Return, word for word, the rows below from the line that contains "Is ornate stone" through the last line of the rows.

# Start of Input for this task

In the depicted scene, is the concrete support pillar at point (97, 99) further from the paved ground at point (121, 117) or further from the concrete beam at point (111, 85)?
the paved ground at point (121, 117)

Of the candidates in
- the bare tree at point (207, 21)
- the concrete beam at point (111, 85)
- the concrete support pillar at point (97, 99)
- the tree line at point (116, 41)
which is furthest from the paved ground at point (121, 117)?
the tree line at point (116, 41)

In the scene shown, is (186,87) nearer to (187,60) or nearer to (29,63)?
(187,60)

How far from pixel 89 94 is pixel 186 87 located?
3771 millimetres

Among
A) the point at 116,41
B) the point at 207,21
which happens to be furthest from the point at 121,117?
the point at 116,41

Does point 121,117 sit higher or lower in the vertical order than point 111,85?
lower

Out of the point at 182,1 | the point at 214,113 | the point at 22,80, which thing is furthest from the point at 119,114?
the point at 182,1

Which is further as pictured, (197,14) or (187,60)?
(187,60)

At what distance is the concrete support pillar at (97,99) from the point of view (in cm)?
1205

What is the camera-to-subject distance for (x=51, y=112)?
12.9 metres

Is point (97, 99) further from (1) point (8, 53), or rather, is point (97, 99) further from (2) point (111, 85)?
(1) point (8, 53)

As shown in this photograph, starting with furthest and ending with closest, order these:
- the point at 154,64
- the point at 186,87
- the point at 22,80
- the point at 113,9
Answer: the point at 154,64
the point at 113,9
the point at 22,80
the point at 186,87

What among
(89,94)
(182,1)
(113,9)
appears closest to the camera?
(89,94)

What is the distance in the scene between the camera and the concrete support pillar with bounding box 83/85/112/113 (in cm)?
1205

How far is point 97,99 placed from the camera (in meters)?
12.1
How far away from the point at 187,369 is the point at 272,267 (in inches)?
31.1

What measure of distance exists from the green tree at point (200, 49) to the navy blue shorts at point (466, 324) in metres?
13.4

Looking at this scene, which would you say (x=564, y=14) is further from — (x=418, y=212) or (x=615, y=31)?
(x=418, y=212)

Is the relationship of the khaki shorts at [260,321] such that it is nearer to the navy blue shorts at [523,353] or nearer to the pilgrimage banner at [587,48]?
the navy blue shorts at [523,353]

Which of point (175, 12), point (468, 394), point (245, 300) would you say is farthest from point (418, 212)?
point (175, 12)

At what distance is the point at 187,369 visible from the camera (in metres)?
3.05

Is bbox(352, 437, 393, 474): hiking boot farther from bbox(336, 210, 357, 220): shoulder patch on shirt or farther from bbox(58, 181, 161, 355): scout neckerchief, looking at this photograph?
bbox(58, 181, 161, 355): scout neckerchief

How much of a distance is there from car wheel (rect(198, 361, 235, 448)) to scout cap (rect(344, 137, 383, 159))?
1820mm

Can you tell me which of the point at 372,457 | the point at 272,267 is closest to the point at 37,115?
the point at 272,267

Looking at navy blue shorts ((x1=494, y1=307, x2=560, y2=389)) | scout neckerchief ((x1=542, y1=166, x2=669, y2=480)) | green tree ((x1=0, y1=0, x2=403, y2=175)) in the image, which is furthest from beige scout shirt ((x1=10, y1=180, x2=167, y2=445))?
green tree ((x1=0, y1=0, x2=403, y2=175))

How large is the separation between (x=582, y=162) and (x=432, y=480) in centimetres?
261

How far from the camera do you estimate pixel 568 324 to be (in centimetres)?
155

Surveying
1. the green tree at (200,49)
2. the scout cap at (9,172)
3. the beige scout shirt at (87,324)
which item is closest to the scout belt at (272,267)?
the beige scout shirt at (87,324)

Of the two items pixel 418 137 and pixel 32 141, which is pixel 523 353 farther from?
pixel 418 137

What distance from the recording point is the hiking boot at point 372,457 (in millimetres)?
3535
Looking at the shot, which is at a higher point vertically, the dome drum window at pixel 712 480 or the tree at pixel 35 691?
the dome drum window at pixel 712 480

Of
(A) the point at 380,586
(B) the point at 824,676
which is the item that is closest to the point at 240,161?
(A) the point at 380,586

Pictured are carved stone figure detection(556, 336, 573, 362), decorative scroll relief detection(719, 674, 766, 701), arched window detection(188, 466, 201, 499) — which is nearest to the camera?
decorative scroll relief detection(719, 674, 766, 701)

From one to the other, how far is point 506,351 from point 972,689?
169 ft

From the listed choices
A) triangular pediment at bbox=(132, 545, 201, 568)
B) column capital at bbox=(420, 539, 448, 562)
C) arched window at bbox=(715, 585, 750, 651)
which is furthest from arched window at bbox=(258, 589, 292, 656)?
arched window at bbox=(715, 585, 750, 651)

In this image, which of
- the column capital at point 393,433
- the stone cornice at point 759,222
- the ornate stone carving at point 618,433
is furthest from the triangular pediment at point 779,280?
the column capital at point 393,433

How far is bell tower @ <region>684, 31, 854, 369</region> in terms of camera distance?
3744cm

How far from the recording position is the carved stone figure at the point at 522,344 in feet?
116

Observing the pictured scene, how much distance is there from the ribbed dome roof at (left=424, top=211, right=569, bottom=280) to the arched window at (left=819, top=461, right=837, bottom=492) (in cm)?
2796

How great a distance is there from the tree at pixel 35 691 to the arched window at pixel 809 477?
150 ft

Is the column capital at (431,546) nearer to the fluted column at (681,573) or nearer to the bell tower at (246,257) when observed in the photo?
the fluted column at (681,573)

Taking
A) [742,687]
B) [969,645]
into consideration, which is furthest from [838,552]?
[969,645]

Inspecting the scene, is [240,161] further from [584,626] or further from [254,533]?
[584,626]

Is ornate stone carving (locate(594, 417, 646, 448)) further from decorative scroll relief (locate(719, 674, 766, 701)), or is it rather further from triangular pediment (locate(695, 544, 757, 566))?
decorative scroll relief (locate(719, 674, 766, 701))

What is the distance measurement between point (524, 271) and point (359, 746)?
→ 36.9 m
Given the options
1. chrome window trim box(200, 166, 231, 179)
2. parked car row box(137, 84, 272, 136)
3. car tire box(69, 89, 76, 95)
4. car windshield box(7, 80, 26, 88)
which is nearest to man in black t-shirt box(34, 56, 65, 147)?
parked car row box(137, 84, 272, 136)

# End of Input for this task

* _Right answer_:
Is ornate stone carving (locate(594, 417, 646, 448)) further from decorative scroll relief (locate(719, 674, 766, 701)), or is it rather further from triangular pediment (locate(695, 544, 757, 566))?
decorative scroll relief (locate(719, 674, 766, 701))

What is the distance measurement between point (524, 271) and point (359, 746)?
→ 36.9 m
Given the options
1. chrome window trim box(200, 166, 231, 179)
2. parked car row box(137, 84, 272, 136)
3. car tire box(69, 89, 76, 95)
4. car windshield box(7, 80, 26, 88)
which is nearest to man in black t-shirt box(34, 56, 65, 147)?
parked car row box(137, 84, 272, 136)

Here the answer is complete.